Yes, this is seriously a blog post. How to seriously approach a woman via DM about a serious connection. As silly as it sounds, social media etiquette is a necessity in this time that we are living in. But, I am not here to talk about the fullness of that. I am here to help the fellas out with a better to approach to women online; how to approach properly and be more productive. Now when I say more productive, I am not a guru that is here to teach you how to say keywords to “lure in a woman,” or anything like that. It’s a little foolish to think women can just be categorized into pick-up lines. I am just sharing my insights, because I think enough men who are actually looking for a woman have been left on “seen” or “read” with no reply, long enough.
1.) Figure out your “why?”
I am not kidding, you need a good reason why. Now, just any reason isn’t a good reason, the reason must have an end goal. Hooking up is not an end goal, it’s a foolish goal. There are countless men online who see a woman and just because she looks good, Why do you feel like she might me be the right fit in your life, merely because she is fit? Ask yourself, why do I even want to contact this woman? What is it about her besides her looks, that pulls me in? What is attractive to me about her online presentation? This is something people looking for partners anywhere should do, before they even approach a person. In this case, if your reason is a good one, it’ll be harder to put your foot in your mouth when it does lead to a conversation. You need to set a good foundation.
2.) Know enough about who you are approaching
Don’t be a stalker, but don’t just approach a random woman you’ve been following for 5 seconds, and dive into her inbox professing your interest. As I said, you need your “why” to be a good one. How can you have a good reason “why” that proves that you’re not being shallow when you don’t have enough hint about the person. You have to get a clue my friend. Research her profile, find her likes and dislikes, common things she does, type of people she hangs out with, etc. Social media profiles tell us more about people than we think. Everyone often says, ‘Well, people only present a life online.’ Yes, they do, however even if they are lying, it’s rooted in who they are. You can identify someone’s sense of humor, views, aspirations, and many other things through the personal information they share online. It may not be to entirety, but there’s room for reliable hints.

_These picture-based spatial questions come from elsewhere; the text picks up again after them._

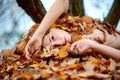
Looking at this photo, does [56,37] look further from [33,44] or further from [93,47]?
[93,47]

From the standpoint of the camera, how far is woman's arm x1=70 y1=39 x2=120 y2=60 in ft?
8.71

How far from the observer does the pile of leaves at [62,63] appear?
2.34 m

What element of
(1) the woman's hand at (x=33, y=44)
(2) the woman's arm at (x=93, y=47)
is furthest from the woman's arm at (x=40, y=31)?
(2) the woman's arm at (x=93, y=47)

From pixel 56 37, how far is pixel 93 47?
367 millimetres

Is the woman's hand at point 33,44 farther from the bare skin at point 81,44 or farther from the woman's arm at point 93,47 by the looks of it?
the woman's arm at point 93,47

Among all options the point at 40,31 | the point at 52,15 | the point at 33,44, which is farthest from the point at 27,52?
the point at 52,15

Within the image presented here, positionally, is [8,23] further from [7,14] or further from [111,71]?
[111,71]

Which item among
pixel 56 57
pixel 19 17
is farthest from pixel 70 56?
pixel 19 17

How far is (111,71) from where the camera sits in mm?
2467

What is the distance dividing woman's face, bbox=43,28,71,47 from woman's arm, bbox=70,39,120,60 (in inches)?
8.1

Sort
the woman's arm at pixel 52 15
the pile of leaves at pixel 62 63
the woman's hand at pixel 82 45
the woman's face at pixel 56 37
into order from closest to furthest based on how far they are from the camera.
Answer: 1. the pile of leaves at pixel 62 63
2. the woman's hand at pixel 82 45
3. the woman's face at pixel 56 37
4. the woman's arm at pixel 52 15

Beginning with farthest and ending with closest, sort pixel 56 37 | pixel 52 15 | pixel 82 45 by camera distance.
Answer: pixel 52 15 < pixel 56 37 < pixel 82 45

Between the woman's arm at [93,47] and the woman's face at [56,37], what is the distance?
0.68 ft

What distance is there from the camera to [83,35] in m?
2.97
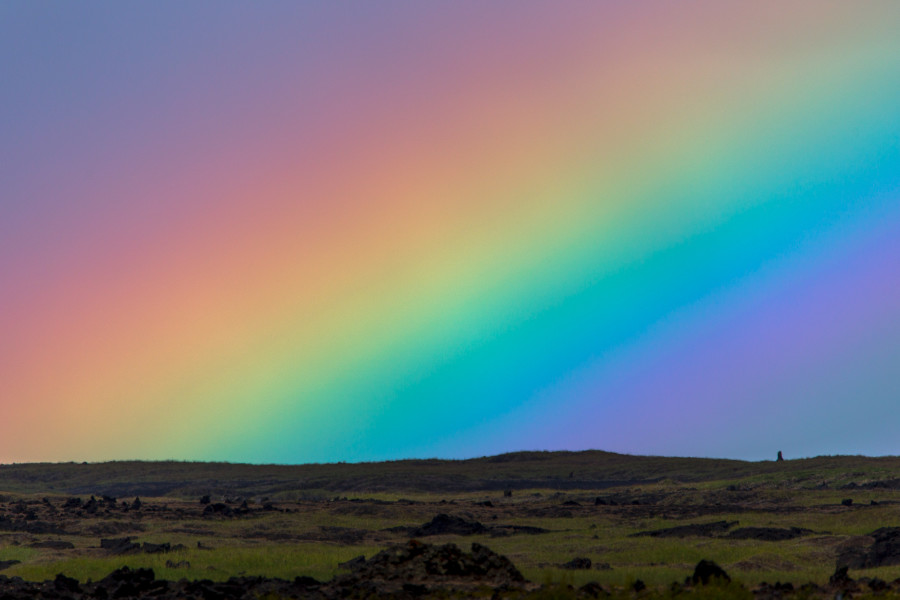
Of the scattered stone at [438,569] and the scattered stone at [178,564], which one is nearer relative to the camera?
the scattered stone at [438,569]

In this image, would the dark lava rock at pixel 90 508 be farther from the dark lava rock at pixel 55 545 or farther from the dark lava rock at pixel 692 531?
the dark lava rock at pixel 692 531

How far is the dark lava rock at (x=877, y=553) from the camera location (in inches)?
1094

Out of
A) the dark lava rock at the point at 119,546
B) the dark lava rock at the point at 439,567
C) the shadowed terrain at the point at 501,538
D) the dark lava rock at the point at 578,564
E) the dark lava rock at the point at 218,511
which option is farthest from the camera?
the dark lava rock at the point at 218,511

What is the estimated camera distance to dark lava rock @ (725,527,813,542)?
35.1 meters

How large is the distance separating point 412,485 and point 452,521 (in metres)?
42.8

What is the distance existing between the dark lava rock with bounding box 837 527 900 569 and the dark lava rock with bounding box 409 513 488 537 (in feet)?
46.0

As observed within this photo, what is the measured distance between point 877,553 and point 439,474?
64167 mm

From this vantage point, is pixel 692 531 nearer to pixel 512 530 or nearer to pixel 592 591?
pixel 512 530

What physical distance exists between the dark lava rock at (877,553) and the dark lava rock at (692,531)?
276 inches

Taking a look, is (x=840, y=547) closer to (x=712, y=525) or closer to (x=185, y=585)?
(x=712, y=525)

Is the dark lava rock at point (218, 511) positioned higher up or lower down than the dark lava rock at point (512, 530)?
higher up

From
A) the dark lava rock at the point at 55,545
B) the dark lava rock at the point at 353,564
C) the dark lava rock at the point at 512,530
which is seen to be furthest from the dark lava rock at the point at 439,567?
the dark lava rock at the point at 55,545

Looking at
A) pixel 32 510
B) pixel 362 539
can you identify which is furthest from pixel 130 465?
pixel 362 539

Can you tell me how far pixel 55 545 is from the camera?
3678 cm
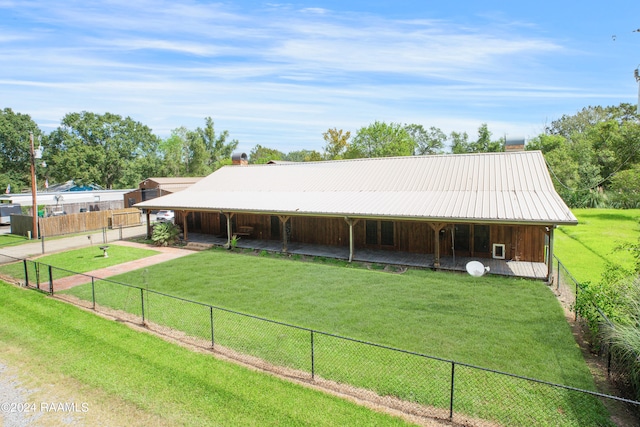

3.) Stay away from the typical messages
The “Hey beautiful, I’d like to know you,” and other typical and sometimes corny lines, aren’t going to help you get a response. Quite often, many women see those types of messages online, especially beautiful women who trigger thirsty men’s attention. Many guys will try to prove that they are different from other men when they talk to a woman online, but tend to use the most common approaches in the book. Be authentic, be creative, be you. A simple message about why you’re approaching her can be a good pitch, as long it’s genuine. Maybe include something about HER that you recognize, that might not be easily detected. Take some educated guesses and apologize if you’re wrong. Be the different man you are trying to be, from the start.
4.) Aggressive & spammy is a turn off
Because of the lack of patience in most of us guys, and in the microwave-ready society like ours, we hate waiting for anything. Waiting on someone to reply usually frustrates us. The way guys react to this very thing, is usually what blows their chances. If she doesn’t reply quickly, don’t assume she may have missed it and build a reason why, sending her a second message after 59 seconds. I can assure you that many women aren’t waiting around to see if Mr. Right is going to slide in her DM’s. Give her time, give it a week or two if she doesn’t reply. There’s nothing wrong with sending a second message, but give the first one time to breathe. If the second doesn’t work, let it go. If you do decide to do another one, give those messages space to breathe as well, and don’t become the annoying guy who isn’t getting a clue. I would limit it to less than 4 messages. Trust me, whether she has 200k followers or 200, she sees it. People read their messages. People are on their phones all the time, so believe me, despite how much internet fame they have, they will read it. (Unless they are a busy entertainer or something)
5.) If she replies…
This is where you apply your “why.” Many men get messages back, but as I’ve mentioned before, their “why” is usually so childish, that they don’t get too far. For example, guys looking to meet her in the bedroom will betray themselves in their speech eventually. Your intent will show through conversation, especially when you’re a player, which is pathetic. Execute your “why,” let the conversation start naturally, operate within your intent, and take it slow. If you hope to build a connection with her and later become partners, this is a perfect time to start building that friendship. Keep the conversation within the DM’s long enough, and wait for her to offer her number, or find a good time to ask for it. Whatever you do, get established there.
Off to the races
Then try to do what is necessary to build with her, and see where things go…
Now, know this: you can win at this and still get the worst woman you will ever meet. At least you successfully slid in her DM’s.